[Set exercise 1] In the post on finding the name of a class, which attribute of an object holds its class?
[Set exercise 2] Write the next part of the post on finding the name of a class, picking up right after its last sentence.

+++ Passage +++

Finding the name of a class

Bruno Desthuilliers onurb at xiludom.gro
Tue Aug 1 11:37:26 EDT 2006


Kirk Strauser wrote:
> Given a class:
> 
>>>> class foo(object):
>>>>     pass
> 
> how can I find its name, such as:
> 
>>>> b = foo

I suppose you mean b = foo() ?

>>>> print something(b)
> 'foo'

The name of a class is in the attribute '__name__' of the class. The
class of an object is in the attribute '__class__' of the object.

>>> class Foo(object):
...     pass
...
>>> b = Foo
>>> b.__name__
'Foo'
>>> b = Foo()
>>> b.__class__.__name__
'Foo'
>>>

> I'm writing a trace() decorator for the sake of practice, and am trying to
> print the name of the class that a traced method belongs to.  This seems
> like it should be easy, but I think I've been staring at the problem too
> long.

+++ Material shown +++

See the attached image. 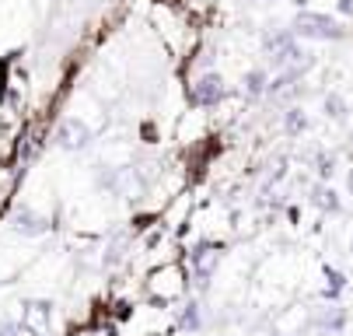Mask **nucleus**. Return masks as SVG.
<instances>
[{
	"instance_id": "obj_23",
	"label": "nucleus",
	"mask_w": 353,
	"mask_h": 336,
	"mask_svg": "<svg viewBox=\"0 0 353 336\" xmlns=\"http://www.w3.org/2000/svg\"><path fill=\"white\" fill-rule=\"evenodd\" d=\"M346 193H350V197H353V168H350V172H346Z\"/></svg>"
},
{
	"instance_id": "obj_20",
	"label": "nucleus",
	"mask_w": 353,
	"mask_h": 336,
	"mask_svg": "<svg viewBox=\"0 0 353 336\" xmlns=\"http://www.w3.org/2000/svg\"><path fill=\"white\" fill-rule=\"evenodd\" d=\"M140 133H143V140H147V144H154V137H158V126H154V123H143V126H140Z\"/></svg>"
},
{
	"instance_id": "obj_10",
	"label": "nucleus",
	"mask_w": 353,
	"mask_h": 336,
	"mask_svg": "<svg viewBox=\"0 0 353 336\" xmlns=\"http://www.w3.org/2000/svg\"><path fill=\"white\" fill-rule=\"evenodd\" d=\"M308 204H312L315 210H322V214H339V210H343V197L336 193L332 186H325V182H315V186H312Z\"/></svg>"
},
{
	"instance_id": "obj_14",
	"label": "nucleus",
	"mask_w": 353,
	"mask_h": 336,
	"mask_svg": "<svg viewBox=\"0 0 353 336\" xmlns=\"http://www.w3.org/2000/svg\"><path fill=\"white\" fill-rule=\"evenodd\" d=\"M308 126H312V119H308V112L301 109V106H290V109L283 112V133H287V137L308 133Z\"/></svg>"
},
{
	"instance_id": "obj_7",
	"label": "nucleus",
	"mask_w": 353,
	"mask_h": 336,
	"mask_svg": "<svg viewBox=\"0 0 353 336\" xmlns=\"http://www.w3.org/2000/svg\"><path fill=\"white\" fill-rule=\"evenodd\" d=\"M21 326L39 333V336H49L53 329V302L46 298H25L21 302Z\"/></svg>"
},
{
	"instance_id": "obj_9",
	"label": "nucleus",
	"mask_w": 353,
	"mask_h": 336,
	"mask_svg": "<svg viewBox=\"0 0 353 336\" xmlns=\"http://www.w3.org/2000/svg\"><path fill=\"white\" fill-rule=\"evenodd\" d=\"M11 228H14L18 235H25V238H39V235L49 231V221H46L42 214H35L32 207H18V210L11 214Z\"/></svg>"
},
{
	"instance_id": "obj_16",
	"label": "nucleus",
	"mask_w": 353,
	"mask_h": 336,
	"mask_svg": "<svg viewBox=\"0 0 353 336\" xmlns=\"http://www.w3.org/2000/svg\"><path fill=\"white\" fill-rule=\"evenodd\" d=\"M123 259H126V235H116L112 242H109V249H105V256H102V266L105 270H116Z\"/></svg>"
},
{
	"instance_id": "obj_6",
	"label": "nucleus",
	"mask_w": 353,
	"mask_h": 336,
	"mask_svg": "<svg viewBox=\"0 0 353 336\" xmlns=\"http://www.w3.org/2000/svg\"><path fill=\"white\" fill-rule=\"evenodd\" d=\"M53 140H57V148H60V151L77 155V151H84L88 144H91V126H88L84 119H77V116H67V119L57 123Z\"/></svg>"
},
{
	"instance_id": "obj_18",
	"label": "nucleus",
	"mask_w": 353,
	"mask_h": 336,
	"mask_svg": "<svg viewBox=\"0 0 353 336\" xmlns=\"http://www.w3.org/2000/svg\"><path fill=\"white\" fill-rule=\"evenodd\" d=\"M161 238H165V228H161V224H154V228H150V231L143 235V249H147V253H154V249L161 246Z\"/></svg>"
},
{
	"instance_id": "obj_15",
	"label": "nucleus",
	"mask_w": 353,
	"mask_h": 336,
	"mask_svg": "<svg viewBox=\"0 0 353 336\" xmlns=\"http://www.w3.org/2000/svg\"><path fill=\"white\" fill-rule=\"evenodd\" d=\"M322 112L329 116V119H346V112H350V106H346V99H343V95L339 91H329L325 95V99H322Z\"/></svg>"
},
{
	"instance_id": "obj_21",
	"label": "nucleus",
	"mask_w": 353,
	"mask_h": 336,
	"mask_svg": "<svg viewBox=\"0 0 353 336\" xmlns=\"http://www.w3.org/2000/svg\"><path fill=\"white\" fill-rule=\"evenodd\" d=\"M336 8H339L343 18H353V0H336Z\"/></svg>"
},
{
	"instance_id": "obj_22",
	"label": "nucleus",
	"mask_w": 353,
	"mask_h": 336,
	"mask_svg": "<svg viewBox=\"0 0 353 336\" xmlns=\"http://www.w3.org/2000/svg\"><path fill=\"white\" fill-rule=\"evenodd\" d=\"M290 4H294L297 11H308V4H312V0H290Z\"/></svg>"
},
{
	"instance_id": "obj_4",
	"label": "nucleus",
	"mask_w": 353,
	"mask_h": 336,
	"mask_svg": "<svg viewBox=\"0 0 353 336\" xmlns=\"http://www.w3.org/2000/svg\"><path fill=\"white\" fill-rule=\"evenodd\" d=\"M263 50H266L270 63L280 67V70H287L290 63H297V60L308 57L294 28H273V32H266V35H263Z\"/></svg>"
},
{
	"instance_id": "obj_11",
	"label": "nucleus",
	"mask_w": 353,
	"mask_h": 336,
	"mask_svg": "<svg viewBox=\"0 0 353 336\" xmlns=\"http://www.w3.org/2000/svg\"><path fill=\"white\" fill-rule=\"evenodd\" d=\"M175 329H182V333H199V329H203V305H199V302H185L175 312Z\"/></svg>"
},
{
	"instance_id": "obj_5",
	"label": "nucleus",
	"mask_w": 353,
	"mask_h": 336,
	"mask_svg": "<svg viewBox=\"0 0 353 336\" xmlns=\"http://www.w3.org/2000/svg\"><path fill=\"white\" fill-rule=\"evenodd\" d=\"M224 99H228V84H224V77L217 70L196 74L189 81V102H192V109H217Z\"/></svg>"
},
{
	"instance_id": "obj_13",
	"label": "nucleus",
	"mask_w": 353,
	"mask_h": 336,
	"mask_svg": "<svg viewBox=\"0 0 353 336\" xmlns=\"http://www.w3.org/2000/svg\"><path fill=\"white\" fill-rule=\"evenodd\" d=\"M241 91H245V99H263V95L270 91V74L263 70V67H252L248 74H245V81H241Z\"/></svg>"
},
{
	"instance_id": "obj_12",
	"label": "nucleus",
	"mask_w": 353,
	"mask_h": 336,
	"mask_svg": "<svg viewBox=\"0 0 353 336\" xmlns=\"http://www.w3.org/2000/svg\"><path fill=\"white\" fill-rule=\"evenodd\" d=\"M322 273H325L329 287H325V291H319V298H322V302H329V305H339L343 287H346V273H343V270H336L332 263H325V266H322Z\"/></svg>"
},
{
	"instance_id": "obj_2",
	"label": "nucleus",
	"mask_w": 353,
	"mask_h": 336,
	"mask_svg": "<svg viewBox=\"0 0 353 336\" xmlns=\"http://www.w3.org/2000/svg\"><path fill=\"white\" fill-rule=\"evenodd\" d=\"M290 28L297 32V39H312V42H339V39H346V25L339 18L325 14V11H297Z\"/></svg>"
},
{
	"instance_id": "obj_3",
	"label": "nucleus",
	"mask_w": 353,
	"mask_h": 336,
	"mask_svg": "<svg viewBox=\"0 0 353 336\" xmlns=\"http://www.w3.org/2000/svg\"><path fill=\"white\" fill-rule=\"evenodd\" d=\"M224 256V246L214 242V238H199V242L192 246L189 253V266H192V287L199 295H207L210 291V284H214V270Z\"/></svg>"
},
{
	"instance_id": "obj_1",
	"label": "nucleus",
	"mask_w": 353,
	"mask_h": 336,
	"mask_svg": "<svg viewBox=\"0 0 353 336\" xmlns=\"http://www.w3.org/2000/svg\"><path fill=\"white\" fill-rule=\"evenodd\" d=\"M189 287V273L179 263H161L147 273V302L154 308H168L175 305Z\"/></svg>"
},
{
	"instance_id": "obj_8",
	"label": "nucleus",
	"mask_w": 353,
	"mask_h": 336,
	"mask_svg": "<svg viewBox=\"0 0 353 336\" xmlns=\"http://www.w3.org/2000/svg\"><path fill=\"white\" fill-rule=\"evenodd\" d=\"M346 322H350V312H346L343 305H325V308H319L315 319H312L315 333H322V336H339V333L346 329Z\"/></svg>"
},
{
	"instance_id": "obj_19",
	"label": "nucleus",
	"mask_w": 353,
	"mask_h": 336,
	"mask_svg": "<svg viewBox=\"0 0 353 336\" xmlns=\"http://www.w3.org/2000/svg\"><path fill=\"white\" fill-rule=\"evenodd\" d=\"M0 336H39V333L25 329L21 322H0Z\"/></svg>"
},
{
	"instance_id": "obj_17",
	"label": "nucleus",
	"mask_w": 353,
	"mask_h": 336,
	"mask_svg": "<svg viewBox=\"0 0 353 336\" xmlns=\"http://www.w3.org/2000/svg\"><path fill=\"white\" fill-rule=\"evenodd\" d=\"M312 165H315V175H319L322 182H329V179L336 175V158L325 155V151H319V155L312 158Z\"/></svg>"
}]
</instances>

+++

[Expected output 1] The attribute '__class__' of the object holds its class.

[Expected output 2]
>>> help(dir)
Help on built-in function dir in module __builtin__:

dir(...)
    dir([object]) -> list of strings

    Return an alphabetized list of names comprising (some of) the attributes
    of the given object, and of attributes reachable from it:

    No argument:  the names in the current scope.
    Module object:  the module attributes.
    Type or class object:  its attributes, and recursively the attributes of
        its bases.
    Otherwise:  its attributes, its class's attributes, and recursively the
        attributes of its class's base classes.

>>>

-- 
bruno desthuilliers
python -c "print '@'.join(['.'.join([w[::-1] for w in p.split('.')]) for
p in 'onurb at xiludom.gro'.split('@')])"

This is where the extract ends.